For related information, see the White Listing IP Addresses to Bypass SSO and Authentication.

To identify the IP addresses concerned, look in the TSR and search for “IP addresses held from SSO attempts”. This lists SSO failures in the preceding period set by the Hold time after failure setting.

To limit the rate of errors due to this, you can also extend the Hold time after failure setting on the Users tab.

For information about viewing SSO statistics on the SSO configuration page, see Viewing SSO Mouseover Statistics and Tooltips.

Examining the Agent

If the above statistics indicate a possible problem with the agent, a good next step would be to run Windows Task Manager on the PC on which the agent is running and look at the CPU usage on the Performance tab, plus the CPU usage by the CIAService.exe process on the Processes tab. If the latter is using a large percentage of the CPU time and the CPU usage is spiking close to 100%, this is an indication that the agent is getting overloaded.

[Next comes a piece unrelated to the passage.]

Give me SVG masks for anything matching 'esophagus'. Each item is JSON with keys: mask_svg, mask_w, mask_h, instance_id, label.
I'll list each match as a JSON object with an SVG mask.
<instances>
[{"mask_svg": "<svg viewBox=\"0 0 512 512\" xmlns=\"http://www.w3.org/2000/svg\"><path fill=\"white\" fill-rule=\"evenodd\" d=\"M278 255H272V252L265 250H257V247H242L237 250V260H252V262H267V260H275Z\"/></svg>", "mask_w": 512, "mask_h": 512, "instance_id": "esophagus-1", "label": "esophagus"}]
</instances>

To try to reduce the loading you can decrease the Maximum requests to send at a time setting; see Using the Single Sign-On Statistics in the TSR.

Remedies

If the settings cannot be balanced to avoid overloading the agent’s PC while still being able to send requests to the agent fast enough, then one of the following actions should be taken:

Consider reducing the polling rate configured on the Users tab by increasing the poll time. This will reduce the load on the agent, at the cost of detecting logouts less quickly. Note that in an environment with shared PCs, it is probably best to keep the poll interval as short as possible to avoid problems that could result from not detecting logouts when different users use the same PC, such as the initial traffic from the second user of a PC possibly being logged as sent by the previous user.